I now examine our assumptions and the presence of unusual point(s) in our model from 2(d).
plot(resid(m2) ~ fitted(m2))
hist(resid(m2))
In our plot there is a significant outlier for the fitted values at > 0.8, when all the other values are <0.4. Otherwise, the vertical spread of the plot from left to right is consistent indicating equal variance. The histogram has an displays normal distribution.
#Linearity
plot(diff ~ pct_minority_14, data=z)
Based on the plot above, the relationship between diff and one of our predictors, at the very least appears to be linear and so there is some basis for continuing with a linear model for quantifying ‘diff’.
which.max(resid(m2))
## 46
## 46
z$state[46]
## [1] "vermont"
The state with the outlier is vermont.
plot(resid(m2) ~ fitted(m2))
I believe that the Vermont outlier is is significant. An outlier is significant if the model is underpredicting its value significantly or if it disproportionately determining the positioning of the regression line, and the sheer disparately of the Vermont outlier in comparison to the even spread of the rest of the observations is likely determining the regression line.
z$V <- ifelse(z$state == "vermont", 1, 0)
m3 <- lm(diff ~ pct_minority_14 + bac_pct_15 + V, data=z)
coef(m2)
## (Intercept) pct_minority_14 bac_pct_15
## -1.105670101 0.005671286 0.030202380
coef(m3)
## (Intercept) pct_minority_14 bac_pct_15 V
## -1.087736501 0.006404034 0.028620822 0.319489197
The coefficient V represents that residual for Vermont’s observation based on the model that was fit without using Vermont. It’s inclusion changed the values for the intercept, pct_minority_14, and bac_pct_15 quite a lot.
m3b <- lm(diff ~ pct_minority_14 + bac_pct_15, data=z[z$V==0,])
coef(m3b)
## (Intercept) pct_minority_14 bac_pct_15
## -1.087736501 0.006404034 0.028620822
This indicates that the fitted equation for states other than Vermont is \[diff = -1.088 + 0.006pctminority14 + 0.029bacpct15\] While the fitted equation for Vermont is \[diff = -1.088 + 0.006pctminority14 + 0.029bacpct15 + 0.319\]
summary(m3)
##
## Call:
## lm(formula = diff ~ pct_minority_14 + bac_pct_15 + V, data = z)
##
## Residuals:
## Min 1Q Median 3Q Max
## -0.26375 -0.09264 0.01095 0.08586 0.24996
##
## Coefficients:
## Estimate Std.
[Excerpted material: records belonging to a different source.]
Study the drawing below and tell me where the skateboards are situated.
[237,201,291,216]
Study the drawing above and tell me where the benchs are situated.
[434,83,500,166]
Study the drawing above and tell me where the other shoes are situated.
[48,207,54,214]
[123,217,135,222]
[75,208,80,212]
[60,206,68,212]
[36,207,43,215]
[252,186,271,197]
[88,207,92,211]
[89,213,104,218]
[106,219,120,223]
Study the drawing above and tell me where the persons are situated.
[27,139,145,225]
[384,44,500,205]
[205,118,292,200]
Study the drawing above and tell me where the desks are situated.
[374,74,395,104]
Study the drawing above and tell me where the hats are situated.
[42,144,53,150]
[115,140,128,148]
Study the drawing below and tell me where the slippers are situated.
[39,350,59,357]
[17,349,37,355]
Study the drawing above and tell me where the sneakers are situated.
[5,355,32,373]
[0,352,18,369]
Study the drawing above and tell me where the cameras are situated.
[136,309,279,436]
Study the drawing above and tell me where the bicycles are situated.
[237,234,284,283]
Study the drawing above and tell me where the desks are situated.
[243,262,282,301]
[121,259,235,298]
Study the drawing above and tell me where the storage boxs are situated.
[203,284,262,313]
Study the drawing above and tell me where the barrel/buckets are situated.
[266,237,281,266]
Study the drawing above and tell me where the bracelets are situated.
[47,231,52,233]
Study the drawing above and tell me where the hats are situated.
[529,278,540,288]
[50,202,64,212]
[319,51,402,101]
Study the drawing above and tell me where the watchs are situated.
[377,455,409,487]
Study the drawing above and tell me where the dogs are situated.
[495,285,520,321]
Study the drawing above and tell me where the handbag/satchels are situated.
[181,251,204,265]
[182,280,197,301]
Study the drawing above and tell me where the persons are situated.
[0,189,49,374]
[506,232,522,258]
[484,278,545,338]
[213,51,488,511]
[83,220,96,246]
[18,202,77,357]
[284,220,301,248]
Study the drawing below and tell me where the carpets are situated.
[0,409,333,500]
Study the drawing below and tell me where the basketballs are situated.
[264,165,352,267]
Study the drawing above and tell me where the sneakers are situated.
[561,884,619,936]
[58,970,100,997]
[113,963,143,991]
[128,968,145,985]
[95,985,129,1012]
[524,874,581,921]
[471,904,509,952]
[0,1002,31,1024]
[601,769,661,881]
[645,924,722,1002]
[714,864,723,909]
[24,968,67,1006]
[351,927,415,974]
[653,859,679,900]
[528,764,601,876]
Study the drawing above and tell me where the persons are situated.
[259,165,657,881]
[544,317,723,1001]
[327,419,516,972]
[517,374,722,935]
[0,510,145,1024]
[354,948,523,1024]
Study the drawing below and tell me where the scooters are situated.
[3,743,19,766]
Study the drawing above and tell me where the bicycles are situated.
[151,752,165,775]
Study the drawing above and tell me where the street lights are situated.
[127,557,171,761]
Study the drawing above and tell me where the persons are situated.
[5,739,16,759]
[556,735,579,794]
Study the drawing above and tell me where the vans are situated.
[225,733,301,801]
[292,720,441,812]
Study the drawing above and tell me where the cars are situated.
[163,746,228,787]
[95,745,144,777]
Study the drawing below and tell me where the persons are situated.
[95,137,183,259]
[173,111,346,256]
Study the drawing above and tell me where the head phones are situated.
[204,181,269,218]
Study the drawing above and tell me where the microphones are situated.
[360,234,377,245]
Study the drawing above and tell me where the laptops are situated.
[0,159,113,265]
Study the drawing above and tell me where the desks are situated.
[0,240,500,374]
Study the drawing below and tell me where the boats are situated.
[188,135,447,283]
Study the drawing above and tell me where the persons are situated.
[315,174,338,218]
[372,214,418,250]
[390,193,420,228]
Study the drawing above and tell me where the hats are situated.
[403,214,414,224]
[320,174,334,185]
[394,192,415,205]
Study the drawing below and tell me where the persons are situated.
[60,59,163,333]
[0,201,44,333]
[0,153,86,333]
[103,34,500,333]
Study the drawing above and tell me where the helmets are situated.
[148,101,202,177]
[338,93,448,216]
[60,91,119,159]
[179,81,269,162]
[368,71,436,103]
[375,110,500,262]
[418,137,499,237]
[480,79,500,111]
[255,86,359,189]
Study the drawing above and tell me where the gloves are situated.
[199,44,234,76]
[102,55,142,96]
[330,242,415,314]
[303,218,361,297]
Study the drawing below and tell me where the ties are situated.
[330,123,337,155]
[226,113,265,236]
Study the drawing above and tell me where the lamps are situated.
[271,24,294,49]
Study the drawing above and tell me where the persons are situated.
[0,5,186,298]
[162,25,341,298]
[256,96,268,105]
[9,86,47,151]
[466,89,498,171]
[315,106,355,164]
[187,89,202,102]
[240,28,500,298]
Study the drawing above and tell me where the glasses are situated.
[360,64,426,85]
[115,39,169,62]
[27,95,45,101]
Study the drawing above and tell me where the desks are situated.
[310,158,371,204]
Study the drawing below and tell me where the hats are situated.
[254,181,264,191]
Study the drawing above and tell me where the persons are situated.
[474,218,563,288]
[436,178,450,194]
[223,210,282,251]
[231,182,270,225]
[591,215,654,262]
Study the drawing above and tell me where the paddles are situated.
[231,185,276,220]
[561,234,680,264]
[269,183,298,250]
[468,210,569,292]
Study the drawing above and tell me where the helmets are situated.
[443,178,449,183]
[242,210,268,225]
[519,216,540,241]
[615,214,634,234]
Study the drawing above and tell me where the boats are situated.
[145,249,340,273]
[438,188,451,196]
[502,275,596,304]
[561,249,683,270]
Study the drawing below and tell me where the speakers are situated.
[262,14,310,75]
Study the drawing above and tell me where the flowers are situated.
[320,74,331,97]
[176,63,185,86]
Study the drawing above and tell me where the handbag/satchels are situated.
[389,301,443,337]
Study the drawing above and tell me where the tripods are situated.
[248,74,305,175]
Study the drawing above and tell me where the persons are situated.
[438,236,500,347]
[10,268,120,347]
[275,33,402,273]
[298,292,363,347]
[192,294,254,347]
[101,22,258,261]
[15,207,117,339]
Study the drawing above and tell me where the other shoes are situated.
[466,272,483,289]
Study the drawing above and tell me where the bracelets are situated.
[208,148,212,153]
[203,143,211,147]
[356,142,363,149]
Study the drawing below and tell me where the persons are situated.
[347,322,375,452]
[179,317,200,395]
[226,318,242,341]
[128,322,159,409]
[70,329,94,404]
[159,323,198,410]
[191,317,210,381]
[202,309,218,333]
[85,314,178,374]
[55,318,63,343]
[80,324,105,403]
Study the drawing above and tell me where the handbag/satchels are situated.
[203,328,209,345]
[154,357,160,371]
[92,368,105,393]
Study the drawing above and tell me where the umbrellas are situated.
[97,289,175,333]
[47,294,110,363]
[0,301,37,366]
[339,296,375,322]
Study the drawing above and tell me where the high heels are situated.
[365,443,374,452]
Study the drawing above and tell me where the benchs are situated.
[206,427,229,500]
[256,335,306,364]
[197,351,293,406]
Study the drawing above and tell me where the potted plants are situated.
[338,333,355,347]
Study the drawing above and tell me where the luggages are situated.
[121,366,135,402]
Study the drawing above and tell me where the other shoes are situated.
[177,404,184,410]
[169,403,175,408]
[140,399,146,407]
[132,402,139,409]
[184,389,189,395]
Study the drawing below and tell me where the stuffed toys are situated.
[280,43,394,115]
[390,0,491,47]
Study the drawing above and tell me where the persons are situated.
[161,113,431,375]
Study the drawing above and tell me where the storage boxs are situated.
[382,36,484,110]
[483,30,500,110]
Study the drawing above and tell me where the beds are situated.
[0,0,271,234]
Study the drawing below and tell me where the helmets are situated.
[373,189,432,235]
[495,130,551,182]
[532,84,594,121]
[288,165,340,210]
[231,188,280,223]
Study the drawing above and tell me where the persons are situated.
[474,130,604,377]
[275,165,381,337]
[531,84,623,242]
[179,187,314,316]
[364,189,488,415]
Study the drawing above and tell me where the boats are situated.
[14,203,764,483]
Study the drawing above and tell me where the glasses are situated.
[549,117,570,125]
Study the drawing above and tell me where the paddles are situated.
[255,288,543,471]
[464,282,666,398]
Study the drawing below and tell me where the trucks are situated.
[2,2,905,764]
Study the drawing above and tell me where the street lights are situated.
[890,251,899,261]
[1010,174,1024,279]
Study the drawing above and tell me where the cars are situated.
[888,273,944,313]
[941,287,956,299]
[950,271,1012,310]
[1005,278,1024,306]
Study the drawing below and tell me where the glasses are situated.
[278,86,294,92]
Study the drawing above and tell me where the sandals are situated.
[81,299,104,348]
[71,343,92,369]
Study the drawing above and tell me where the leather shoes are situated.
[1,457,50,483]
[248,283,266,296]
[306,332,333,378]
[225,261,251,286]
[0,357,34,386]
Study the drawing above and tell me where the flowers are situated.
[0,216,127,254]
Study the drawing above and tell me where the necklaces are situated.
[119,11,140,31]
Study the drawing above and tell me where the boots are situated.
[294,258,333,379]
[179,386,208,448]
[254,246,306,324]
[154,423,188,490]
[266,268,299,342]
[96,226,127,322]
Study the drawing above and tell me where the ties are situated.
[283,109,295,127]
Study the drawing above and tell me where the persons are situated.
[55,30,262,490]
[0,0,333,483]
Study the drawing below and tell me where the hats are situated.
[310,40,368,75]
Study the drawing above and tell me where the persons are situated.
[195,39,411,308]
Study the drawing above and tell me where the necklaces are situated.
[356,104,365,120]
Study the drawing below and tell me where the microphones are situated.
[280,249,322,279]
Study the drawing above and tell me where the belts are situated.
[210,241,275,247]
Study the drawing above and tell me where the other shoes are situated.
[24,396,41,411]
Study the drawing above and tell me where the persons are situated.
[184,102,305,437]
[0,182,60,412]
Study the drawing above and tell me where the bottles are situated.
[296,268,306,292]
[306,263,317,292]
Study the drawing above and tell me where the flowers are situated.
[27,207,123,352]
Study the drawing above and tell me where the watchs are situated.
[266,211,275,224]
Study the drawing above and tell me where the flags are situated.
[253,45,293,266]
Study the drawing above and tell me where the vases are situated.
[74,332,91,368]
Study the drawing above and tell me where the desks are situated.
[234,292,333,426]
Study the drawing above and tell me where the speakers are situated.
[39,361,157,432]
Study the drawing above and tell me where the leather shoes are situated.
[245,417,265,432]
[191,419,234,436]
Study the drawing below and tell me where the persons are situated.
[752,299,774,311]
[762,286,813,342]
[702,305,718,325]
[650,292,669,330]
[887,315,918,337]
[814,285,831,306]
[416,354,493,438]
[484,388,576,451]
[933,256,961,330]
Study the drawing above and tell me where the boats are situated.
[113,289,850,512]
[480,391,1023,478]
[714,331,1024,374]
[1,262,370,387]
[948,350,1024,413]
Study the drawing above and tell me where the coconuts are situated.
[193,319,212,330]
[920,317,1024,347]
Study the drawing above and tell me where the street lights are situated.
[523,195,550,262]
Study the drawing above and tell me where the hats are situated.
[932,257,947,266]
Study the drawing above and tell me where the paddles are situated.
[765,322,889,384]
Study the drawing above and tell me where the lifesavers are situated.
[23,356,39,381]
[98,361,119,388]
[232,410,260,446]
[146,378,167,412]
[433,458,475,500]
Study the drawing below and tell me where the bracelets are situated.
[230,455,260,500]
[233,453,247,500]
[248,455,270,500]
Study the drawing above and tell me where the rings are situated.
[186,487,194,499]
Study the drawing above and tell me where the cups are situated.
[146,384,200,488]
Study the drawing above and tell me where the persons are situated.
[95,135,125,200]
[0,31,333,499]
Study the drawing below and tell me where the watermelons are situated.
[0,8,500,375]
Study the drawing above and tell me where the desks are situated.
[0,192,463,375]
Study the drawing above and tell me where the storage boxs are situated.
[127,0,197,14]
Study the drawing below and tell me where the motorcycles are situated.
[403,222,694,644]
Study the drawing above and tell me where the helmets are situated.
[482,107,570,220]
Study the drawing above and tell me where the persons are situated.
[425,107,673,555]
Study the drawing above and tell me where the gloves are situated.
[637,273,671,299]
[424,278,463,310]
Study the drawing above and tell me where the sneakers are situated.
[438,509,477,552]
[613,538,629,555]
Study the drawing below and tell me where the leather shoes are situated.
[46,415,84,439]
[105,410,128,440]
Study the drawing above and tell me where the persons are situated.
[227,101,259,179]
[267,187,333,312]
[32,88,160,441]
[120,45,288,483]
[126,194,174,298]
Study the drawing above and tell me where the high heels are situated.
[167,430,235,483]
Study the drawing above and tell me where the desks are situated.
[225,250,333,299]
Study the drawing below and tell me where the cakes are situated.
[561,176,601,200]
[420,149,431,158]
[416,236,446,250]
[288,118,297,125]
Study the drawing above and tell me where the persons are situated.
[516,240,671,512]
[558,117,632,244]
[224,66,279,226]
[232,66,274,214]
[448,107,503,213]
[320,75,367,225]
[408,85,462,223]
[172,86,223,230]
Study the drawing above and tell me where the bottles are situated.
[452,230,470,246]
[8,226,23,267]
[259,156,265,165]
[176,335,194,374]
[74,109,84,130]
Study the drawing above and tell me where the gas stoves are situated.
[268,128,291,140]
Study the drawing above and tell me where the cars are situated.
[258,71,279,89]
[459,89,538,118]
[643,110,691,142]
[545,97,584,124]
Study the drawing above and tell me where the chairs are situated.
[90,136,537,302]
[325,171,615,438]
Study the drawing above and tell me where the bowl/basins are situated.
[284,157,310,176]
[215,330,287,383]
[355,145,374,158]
Error t value Pr(>|t|)
## (Intercept) -1.087737 0.087748 -12.396 < 2e-16 ***
## pct_minority_14 0.006404 0.001147 5.582 1.15e-06 ***
## bac_pct_15 0.028621 0.003017 9.487 1.70e-12 ***
## V 0.319489 0.129969 2.458 0.0177 *
## ---
## Signif. codes: 0 '***' 0.001 '**' 0.01 '*' 0.05 '.' 0.1 ' ' 1
##
## Residual standard error: 0.1228 on 47 degrees of freedom
## Multiple R-squared: 0.7838, Adjusted R-squared: 0.77
## F-statistic: 56.81 on 3 and 47 DF, p-value: 1.153e-15
Based on the fact that Vermont is a value of 0.319 when compared to other states, and when compared to the magnitude of the other coefficients and that fact that the p-value for the state is 0.0177, I would say that the state’s residual is unusually large and is influential on the rest of the model (because it shifts the other coefficients significantly when it is added to the model, as compared to the model created with the exclusion of Vermont).